The Humane Society of the United States is cheating abused, neglected and abandoned animals out of the help they need with misleading ads that don't disclose the way donations actually are spent. (See related article on this page.)
The national organization uses gut-wrenching ads filled with pitiful animals in an emotional appeal to raise money. The problem is, only a very small fraction of that money filters down to local shelters, with those in many states, including South Dakota, receiving no money at all.
According to the financial report posted on HSUS's website, the agency raised nearly $100 million in donations and bequests last year. It spent nearly $31 million of that on fundraising alone while only $11.6 million was dispersed to animal care facilities.
Most of the money not used for administrative costs is spent on educational campaigns.
Don't make the mistake of confusing the national organization with the local Humane Society that does so much to help animals in need.
Last year, the Humane Society of the Black Hills took in 6,000 unwanted animals. Of those, 260 dogs and 1,800 cats were euthanized. The local shelter recently was filled to capacity. When that happens, more animals have to be euthanized unless the agency can find homes for them.
In an effort to place more animals, the local Humane Society has lowered its adoption fees to $85 for dogs and $55 for cats. Older animals are $42.50 for dogs and $27.50 for cats. An "adoptathon" held last weekend found homes for 44 dogs and cats.
The Humane Society of the Black Hills offers low-cost spaying, neutering, and vaccinations.

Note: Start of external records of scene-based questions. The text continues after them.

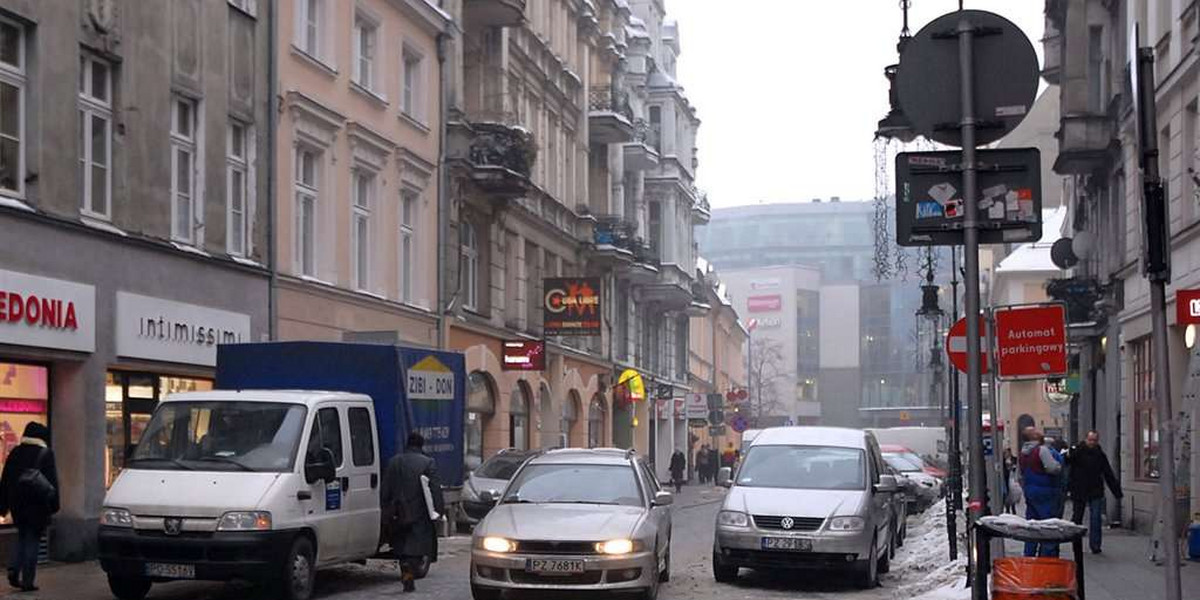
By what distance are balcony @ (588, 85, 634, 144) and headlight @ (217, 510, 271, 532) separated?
35.0 m

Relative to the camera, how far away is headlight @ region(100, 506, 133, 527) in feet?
48.1

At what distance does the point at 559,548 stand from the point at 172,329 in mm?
8788

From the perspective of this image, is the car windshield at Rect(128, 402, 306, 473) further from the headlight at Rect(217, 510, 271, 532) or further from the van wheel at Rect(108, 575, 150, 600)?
the van wheel at Rect(108, 575, 150, 600)

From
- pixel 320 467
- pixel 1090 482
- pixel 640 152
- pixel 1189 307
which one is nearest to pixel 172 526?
pixel 320 467

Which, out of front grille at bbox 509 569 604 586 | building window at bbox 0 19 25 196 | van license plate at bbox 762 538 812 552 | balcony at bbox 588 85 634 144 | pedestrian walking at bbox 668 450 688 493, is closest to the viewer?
front grille at bbox 509 569 604 586

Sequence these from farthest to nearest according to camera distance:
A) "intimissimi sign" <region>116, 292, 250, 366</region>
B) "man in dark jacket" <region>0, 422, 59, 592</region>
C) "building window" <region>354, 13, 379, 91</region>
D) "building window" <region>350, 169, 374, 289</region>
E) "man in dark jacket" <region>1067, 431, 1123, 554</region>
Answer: "building window" <region>354, 13, 379, 91</region> < "building window" <region>350, 169, 374, 289</region> < "man in dark jacket" <region>1067, 431, 1123, 554</region> < "intimissimi sign" <region>116, 292, 250, 366</region> < "man in dark jacket" <region>0, 422, 59, 592</region>

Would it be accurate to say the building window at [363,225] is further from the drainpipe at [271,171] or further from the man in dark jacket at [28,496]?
the man in dark jacket at [28,496]

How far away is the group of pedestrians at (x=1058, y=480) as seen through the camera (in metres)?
19.8

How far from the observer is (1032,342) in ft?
43.1

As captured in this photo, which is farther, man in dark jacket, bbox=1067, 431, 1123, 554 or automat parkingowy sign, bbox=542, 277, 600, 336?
automat parkingowy sign, bbox=542, 277, 600, 336

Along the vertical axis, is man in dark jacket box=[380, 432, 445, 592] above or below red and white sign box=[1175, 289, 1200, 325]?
below

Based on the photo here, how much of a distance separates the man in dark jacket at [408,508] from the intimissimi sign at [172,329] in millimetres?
5423

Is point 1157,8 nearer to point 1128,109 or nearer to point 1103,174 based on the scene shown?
point 1128,109

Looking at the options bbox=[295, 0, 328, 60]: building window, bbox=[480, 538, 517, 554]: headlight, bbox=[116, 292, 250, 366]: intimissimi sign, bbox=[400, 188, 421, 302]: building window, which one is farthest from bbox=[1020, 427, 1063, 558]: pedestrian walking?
bbox=[400, 188, 421, 302]: building window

A policy requiring all adopted pets to be spayed or neutered, enacted several years ago, has cut the euthanasia rate in half.
The agency also inspects kennels and investigates reports of animal neglect, abuse, abandonment and hoarding. In 2006 it received nearly 3,150 requests to investigate.
It's a sad fact of life that some people abuse and neglect animals. Others regard them as a pieces of property to cast aside when caring for them becomes inconvenient.
It's the caring people who take good care of their pets who can be vulnerable to misleading ad campaigns that solicit donations with emotional appeals.
Don't be fooled. It's always wise to check the record of any agency before giving a donation.
According to the Better Business Bureau, a charitable agency should spend at least 65 percent of its total expenses on program activities, and no more than 35 percent on fundraising. It has a guide to charitable giving at www.bbb.org/us/charity/
Another reliable guide to charitable giving can be found at www.guidestar.org.
Be on the lookout for agencies that try to exploit the reputations of responsible agencies that do good work.